┌─ Source document

JOY IN GOD
By Ward Fenley

INTRODUCTION

For several years now I have wanted to write a book that deals with theology in a very practical way: a book that stretches the mind, yet has clear relevance to the Christian life. It is easy to write an article or a book on an area of theology that is dear to the soul. Almost all of us who have been Christians for some time have found certain doctrines that have reached into our hearts and incited us to study that particular doctrine to a greater degree. And oftentimes while studying that particular doctrine we will find ourselves wandering down a little rabbit trail that leads us on into other doctrinal territory; then the search is on again into a new area of theology that touches us (and hopefully that new area of theology is biblical!).

Each of us has found different doctrines that have had profound impacts on our way of thinking: for some the doctrine of God’s grace is a very heart-warming doctrine. For others it is perhaps the doctrine of the deity of Jesus Christ. And still for some it may be the holiness of God or the resurrection that has lasting effects on the way we think. We are each created uniquely and with certain passions that grip our lives.

└─
┌─ Information provided

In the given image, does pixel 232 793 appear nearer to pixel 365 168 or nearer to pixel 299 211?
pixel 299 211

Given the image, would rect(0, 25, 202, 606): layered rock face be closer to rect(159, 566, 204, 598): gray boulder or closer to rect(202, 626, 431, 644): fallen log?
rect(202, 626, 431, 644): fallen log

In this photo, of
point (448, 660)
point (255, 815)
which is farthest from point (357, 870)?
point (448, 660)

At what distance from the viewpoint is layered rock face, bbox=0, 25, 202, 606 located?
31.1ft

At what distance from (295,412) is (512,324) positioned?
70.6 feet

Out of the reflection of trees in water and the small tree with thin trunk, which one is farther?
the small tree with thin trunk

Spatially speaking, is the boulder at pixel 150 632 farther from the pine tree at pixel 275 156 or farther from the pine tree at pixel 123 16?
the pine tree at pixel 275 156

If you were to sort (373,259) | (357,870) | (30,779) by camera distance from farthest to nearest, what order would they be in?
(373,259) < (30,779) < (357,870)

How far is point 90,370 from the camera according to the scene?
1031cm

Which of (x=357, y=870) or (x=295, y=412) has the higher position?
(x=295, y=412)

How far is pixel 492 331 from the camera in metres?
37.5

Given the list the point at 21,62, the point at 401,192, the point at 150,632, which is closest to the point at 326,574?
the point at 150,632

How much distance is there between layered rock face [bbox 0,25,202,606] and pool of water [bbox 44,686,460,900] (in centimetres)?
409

└─

§ **Complete the following**
(a) Answer these questions from the Joy in God introduction:
(i) For several years, what kind of book has the author wanted to write?
(ii) Which doctrine does the introduction call very heart-warming for some?
(iii) While studying one doctrine, what does the introduction say we often find ourselves doing?
(b) Resume the Joy in God introduction, picking up right after its final sentence.

§ **Outputs**
(a)
(i) A book that deals with theology in a very practical way, one that stretches the mind yet has clear relevance to the Christian life.
(ii) The doctrine of God's grace.
(iii) Wandering down a little rabbit trail that leads into other doctrinal territory.

(b)
In my particular case the first doctrine that I started studying was the doctrine of eschatology (the doctrine of last things): such topics as the antichrist, 666, the middle-east, Armageddon, and the book of Revelation really intrigued me. I had a close friend who was my Sunday school teacher who had all these charts and diagrams with multitudes of circles and arrows that really got my attention. After studying that for a while I began to really look into the doctrine of what some people call eternal security. I prefer to identify it as eternal salvation. At the time I was in high school, and I had a good friend who was involved in a religion that taught the doctrine of salvation by works. That is, instead of believing that we are justified (made righteous in the sight of God) through faith in Jesus Christ, this friend believed we were justified by our good works, and that those good works would get us into heaven. So it really forced me to study the issue further. In my first year of college I was exposed to the doctrine of the deity of Jesus Christ. This became my favorite doctrine. I studied it backwards and forwards and could defend it very well. But the arguments with those who would deny that Jesus Christ is the almighty God grew a little dull after a while and I found myself searching for more truth. Then just after I finished college I was introduced to a young man who shared with me the doctrine of predestination and what some people call Calvinism or the doctrines of grace. And so this became a new passion for me. For years I studied these "doctrines of grace" and actually found them very edifying and uplifting. But then those doctrines were not as dear to me as they were when I first learned them. In fact the other doctrines were also not giving me the joy they once were. Finally I began studying the nature of the kingdom of Christ. This area of study involved finding Old Testament prophecies fulfilled in the New Testament. For example, when Isaiah says, "He was wounded for our transgressions and He was bruised for our iniquities," I found great satisfaction in that truth: that is, that Christ fulfilled these prophecies. So that was a doctrinal trail I pursued for a while.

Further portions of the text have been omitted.